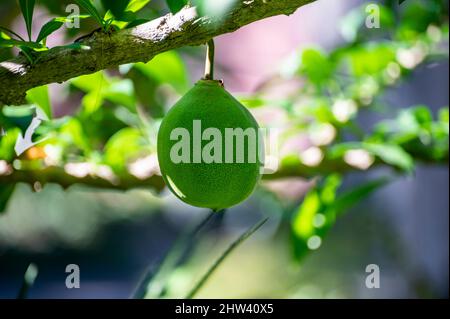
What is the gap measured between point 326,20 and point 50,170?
4.63ft

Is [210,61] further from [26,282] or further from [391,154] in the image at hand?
[391,154]

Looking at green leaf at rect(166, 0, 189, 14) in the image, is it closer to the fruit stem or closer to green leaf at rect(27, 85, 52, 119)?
the fruit stem

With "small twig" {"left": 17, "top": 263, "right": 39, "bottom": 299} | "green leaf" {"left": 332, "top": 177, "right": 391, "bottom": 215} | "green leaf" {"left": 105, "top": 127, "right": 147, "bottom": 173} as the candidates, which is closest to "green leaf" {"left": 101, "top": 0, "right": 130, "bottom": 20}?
"small twig" {"left": 17, "top": 263, "right": 39, "bottom": 299}

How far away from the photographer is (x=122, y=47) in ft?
1.62

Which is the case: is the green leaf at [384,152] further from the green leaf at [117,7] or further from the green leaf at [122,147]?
the green leaf at [117,7]

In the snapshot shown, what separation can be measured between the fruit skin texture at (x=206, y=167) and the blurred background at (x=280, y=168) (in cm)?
17

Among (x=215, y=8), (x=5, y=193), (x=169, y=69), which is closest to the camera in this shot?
(x=215, y=8)

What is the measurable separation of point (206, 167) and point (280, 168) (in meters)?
0.48

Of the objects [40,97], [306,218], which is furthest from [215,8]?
[306,218]

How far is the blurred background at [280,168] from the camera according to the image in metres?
0.96

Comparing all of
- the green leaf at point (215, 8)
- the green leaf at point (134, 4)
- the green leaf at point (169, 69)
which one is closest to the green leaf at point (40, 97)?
the green leaf at point (134, 4)

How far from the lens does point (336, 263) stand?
2.14 m
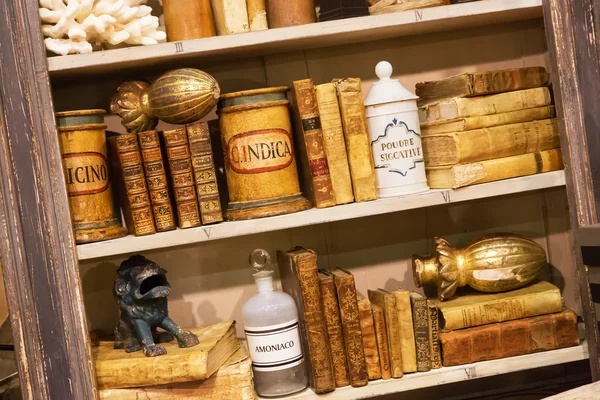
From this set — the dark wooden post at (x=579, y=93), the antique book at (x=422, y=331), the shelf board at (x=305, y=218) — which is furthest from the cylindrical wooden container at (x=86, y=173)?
the dark wooden post at (x=579, y=93)

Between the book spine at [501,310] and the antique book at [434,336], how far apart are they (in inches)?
0.9

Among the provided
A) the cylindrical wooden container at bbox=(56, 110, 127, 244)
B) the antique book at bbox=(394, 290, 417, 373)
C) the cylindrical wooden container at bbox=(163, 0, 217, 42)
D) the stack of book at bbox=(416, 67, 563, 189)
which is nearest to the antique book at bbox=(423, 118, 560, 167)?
the stack of book at bbox=(416, 67, 563, 189)

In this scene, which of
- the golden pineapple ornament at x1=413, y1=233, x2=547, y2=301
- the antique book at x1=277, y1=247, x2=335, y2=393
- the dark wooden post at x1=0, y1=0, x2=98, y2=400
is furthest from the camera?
the golden pineapple ornament at x1=413, y1=233, x2=547, y2=301

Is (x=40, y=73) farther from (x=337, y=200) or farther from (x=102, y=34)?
(x=337, y=200)

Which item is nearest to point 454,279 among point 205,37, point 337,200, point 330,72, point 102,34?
point 337,200

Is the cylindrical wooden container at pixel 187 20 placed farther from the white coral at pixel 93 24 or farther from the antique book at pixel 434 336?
the antique book at pixel 434 336

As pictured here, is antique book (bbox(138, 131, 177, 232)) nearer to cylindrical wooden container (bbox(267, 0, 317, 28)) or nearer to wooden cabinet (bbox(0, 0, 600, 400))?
wooden cabinet (bbox(0, 0, 600, 400))

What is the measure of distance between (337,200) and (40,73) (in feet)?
2.01

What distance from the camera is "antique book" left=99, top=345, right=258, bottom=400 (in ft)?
4.56

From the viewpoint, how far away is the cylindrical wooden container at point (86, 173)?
54.6 inches

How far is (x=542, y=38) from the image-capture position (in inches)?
69.4

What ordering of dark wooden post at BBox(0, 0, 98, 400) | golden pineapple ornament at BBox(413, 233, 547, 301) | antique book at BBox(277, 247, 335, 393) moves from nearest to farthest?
1. dark wooden post at BBox(0, 0, 98, 400)
2. antique book at BBox(277, 247, 335, 393)
3. golden pineapple ornament at BBox(413, 233, 547, 301)

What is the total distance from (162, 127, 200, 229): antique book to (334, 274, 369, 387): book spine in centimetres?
32

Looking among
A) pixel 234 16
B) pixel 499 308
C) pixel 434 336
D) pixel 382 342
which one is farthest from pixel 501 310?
pixel 234 16
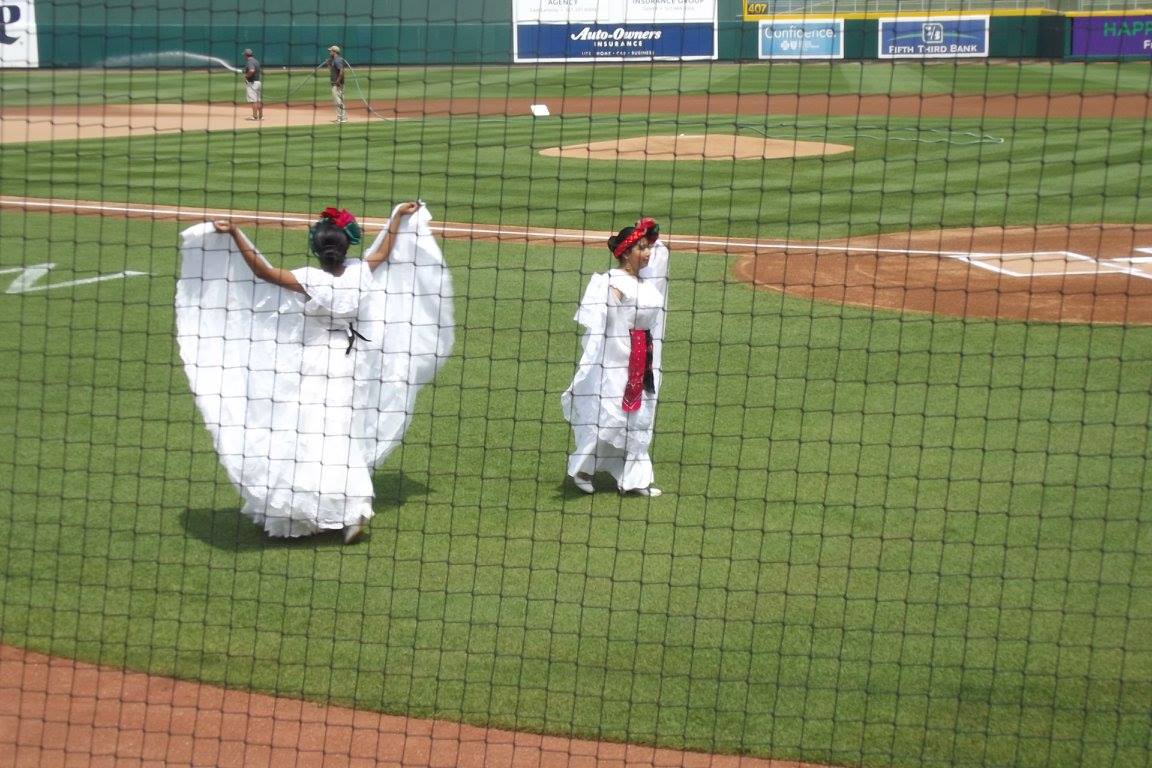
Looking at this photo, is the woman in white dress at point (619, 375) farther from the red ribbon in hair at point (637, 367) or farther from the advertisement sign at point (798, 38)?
the advertisement sign at point (798, 38)

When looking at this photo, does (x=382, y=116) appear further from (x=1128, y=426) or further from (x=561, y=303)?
(x=1128, y=426)

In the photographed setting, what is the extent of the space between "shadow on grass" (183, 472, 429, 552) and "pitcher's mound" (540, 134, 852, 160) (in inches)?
558

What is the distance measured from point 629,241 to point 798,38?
3096 cm

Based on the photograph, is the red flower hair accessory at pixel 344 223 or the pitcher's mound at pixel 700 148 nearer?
the red flower hair accessory at pixel 344 223

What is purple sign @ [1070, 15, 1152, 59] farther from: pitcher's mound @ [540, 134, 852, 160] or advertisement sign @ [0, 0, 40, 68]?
advertisement sign @ [0, 0, 40, 68]

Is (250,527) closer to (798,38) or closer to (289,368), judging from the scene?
(289,368)

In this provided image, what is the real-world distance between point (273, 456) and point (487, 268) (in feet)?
24.0

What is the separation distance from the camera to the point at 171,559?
Answer: 738cm

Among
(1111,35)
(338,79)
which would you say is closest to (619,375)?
(338,79)

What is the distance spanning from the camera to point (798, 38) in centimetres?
3719

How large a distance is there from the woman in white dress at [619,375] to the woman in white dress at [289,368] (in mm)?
1195

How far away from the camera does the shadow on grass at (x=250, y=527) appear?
7559 millimetres

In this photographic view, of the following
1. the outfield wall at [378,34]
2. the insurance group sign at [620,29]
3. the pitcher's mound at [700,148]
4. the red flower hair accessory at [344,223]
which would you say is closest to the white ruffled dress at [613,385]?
the red flower hair accessory at [344,223]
+++
Problem: Please format every line of the listing above as a numbered list, omitting blank lines and leaving out the pictures.

Expected answer:
1. What is the gap measured between point 326,20 and point 50,170?
2. 4.63ft
3. Is [210,61] further from [26,282] or further from [391,154] in the image at hand?
4. [391,154]
5. Looking at green leaf at rect(166, 0, 189, 14) in the image, is it closer to the fruit stem or closer to green leaf at rect(27, 85, 52, 119)?
6. the fruit stem
7. With "small twig" {"left": 17, "top": 263, "right": 39, "bottom": 299} | "green leaf" {"left": 332, "top": 177, "right": 391, "bottom": 215} | "green leaf" {"left": 105, "top": 127, "right": 147, "bottom": 173} as the candidates, which is closest to "green leaf" {"left": 101, "top": 0, "right": 130, "bottom": 20}?
8. "small twig" {"left": 17, "top": 263, "right": 39, "bottom": 299}
9. How far away from the photographer is (x=122, y=47) in ft?
10. 1.62
11. Which is the case: is the green leaf at [384,152] further from the green leaf at [117,7] or further from the green leaf at [122,147]?
12. the green leaf at [117,7]
13. In the snapshot shown, what separation can be measured between the fruit skin texture at (x=206, y=167) and the blurred background at (x=280, y=168) (in cm)?
14. 17
15. Among (x=215, y=8), (x=5, y=193), (x=169, y=69), which is closest to the camera in this shot?
16. (x=215, y=8)
17. What is the measurable separation of point (206, 167) and point (280, 168) (in meters)?
18. 0.48
19. Of the objects [40,97], [306,218], which is furthest from [215,8]?
20. [306,218]
21. How far is the blurred background at [280,168] from the camera according to the image in metres?
22. 0.96
23. Comparing all of
24. - the green leaf at point (215, 8)
25. - the green leaf at point (134, 4)
26. - the green leaf at point (169, 69)
27. which one is closest to the green leaf at point (40, 97)?
28. the green leaf at point (134, 4)
29. How far from the lens does point (336, 263) stand?
30. 2.14 m
31. From this set — the dark wooden post at (x=579, y=93), the antique book at (x=422, y=331), the shelf board at (x=305, y=218) — which is furthest from the cylindrical wooden container at (x=86, y=173)?
32. the dark wooden post at (x=579, y=93)
33. Between the book spine at [501,310] and the antique book at [434,336], how far apart are they (in inches)?
34. 0.9
35. Among the provided
36. A) the cylindrical wooden container at bbox=(56, 110, 127, 244)
37. B) the antique book at bbox=(394, 290, 417, 373)
38. C) the cylindrical wooden container at bbox=(163, 0, 217, 42)
39. D) the stack of book at bbox=(416, 67, 563, 189)
40. which is nearest to the antique book at bbox=(423, 118, 560, 167)?
41. the stack of book at bbox=(416, 67, 563, 189)
42. In this scene, which of
43. - the golden pineapple ornament at x1=413, y1=233, x2=547, y2=301
44. - the antique book at x1=277, y1=247, x2=335, y2=393
45. - the dark wooden post at x1=0, y1=0, x2=98, y2=400
46. is furthest from the camera?
47. the golden pineapple ornament at x1=413, y1=233, x2=547, y2=301
48. Is (x=40, y=73) farther from (x=337, y=200) or farther from (x=102, y=34)?
49. (x=337, y=200)
50. Which item is nearest to point 454,279 among point 205,37, point 337,200, point 330,72, point 102,34?
51. point 337,200
52. Is the cylindrical wooden container at pixel 187 20 placed farther from the white coral at pixel 93 24 or farther from the antique book at pixel 434 336?
53. the antique book at pixel 434 336
54. As pictured here, is antique book (bbox(138, 131, 177, 232)) nearer to cylindrical wooden container (bbox(267, 0, 317, 28)) or nearer to wooden cabinet (bbox(0, 0, 600, 400))?
55. wooden cabinet (bbox(0, 0, 600, 400))
56. What is the measure of distance between (337,200) and (40,73) (in feet)?
57. 2.01
58. What distance from the camera is "antique book" left=99, top=345, right=258, bottom=400 (in ft)?
59. 4.56
60. From the viewpoint, how far away is the cylindrical wooden container at point (86, 173)?
61. 54.6 inches
62. How far is (x=542, y=38) from the image-capture position (in inches)?
63. 69.4
64. What ordering of dark wooden post at BBox(0, 0, 98, 400) | golden pineapple ornament at BBox(413, 233, 547, 301) | antique book at BBox(277, 247, 335, 393) moves from nearest to farthest?
65. 1. dark wooden post at BBox(0, 0, 98, 400)
66. 2. antique book at BBox(277, 247, 335, 393)
67. 3. golden pineapple ornament at BBox(413, 233, 547, 301)
68. What is the total distance from (162, 127, 200, 229): antique book to (334, 274, 369, 387): book spine in centimetres?
69. 32
70. Looking among
71. A) pixel 234 16
72. B) pixel 499 308
73. C) pixel 434 336
74. D) pixel 382 342
75. which one is farthest from pixel 501 310?
76. pixel 234 16
77. Looking at this photo, is the woman in white dress at point (619, 375) farther from the red ribbon in hair at point (637, 367) or farther from the advertisement sign at point (798, 38)?
78. the advertisement sign at point (798, 38)
79. When looking at this photo, does (x=382, y=116) appear further from (x=1128, y=426) or further from (x=561, y=303)?
80. (x=1128, y=426)
81. In the photographed setting, what is the extent of the space between "shadow on grass" (183, 472, 429, 552) and "pitcher's mound" (540, 134, 852, 160) (in inches)?
82. 558
83. What is the distance measured from point 629,241 to point 798,38?
84. 3096 cm
85. Based on the photograph, is the red flower hair accessory at pixel 344 223 or the pitcher's mound at pixel 700 148 nearer?
86. the red flower hair accessory at pixel 344 223
87. What is purple sign @ [1070, 15, 1152, 59] farther from: pitcher's mound @ [540, 134, 852, 160] or advertisement sign @ [0, 0, 40, 68]?
88. advertisement sign @ [0, 0, 40, 68]
89. Is (250,527) closer to (798,38) or closer to (289,368), judging from the scene?
90. (289,368)
91. In this provided image, what is the real-world distance between point (273, 456) and point (487, 268) (in feet)?
92. 24.0
93. What is the separation distance from the camera to the point at 171,559?
94. Answer: 738cm
95. Among
96. (1111,35)
97. (338,79)
98. which would you say is closest to (619,375)?
99. (338,79)
100. What is the distance spanning from the camera to point (798, 38) in centimetres?
101. 3719
102. How large a distance is there from the woman in white dress at [619,375] to the woman in white dress at [289,368] (in mm)?
103. 1195
104. How far away from the camera does the shadow on grass at (x=250, y=527) appear?
105. 7559 millimetres
106. In this photographic view, of the following
107. 1. the outfield wall at [378,34]
108. 2. the insurance group sign at [620,29]
109. 3. the pitcher's mound at [700,148]
110. 4. the red flower hair accessory at [344,223]
111. which would you say is closest to the white ruffled dress at [613,385]?
112. the red flower hair accessory at [344,223]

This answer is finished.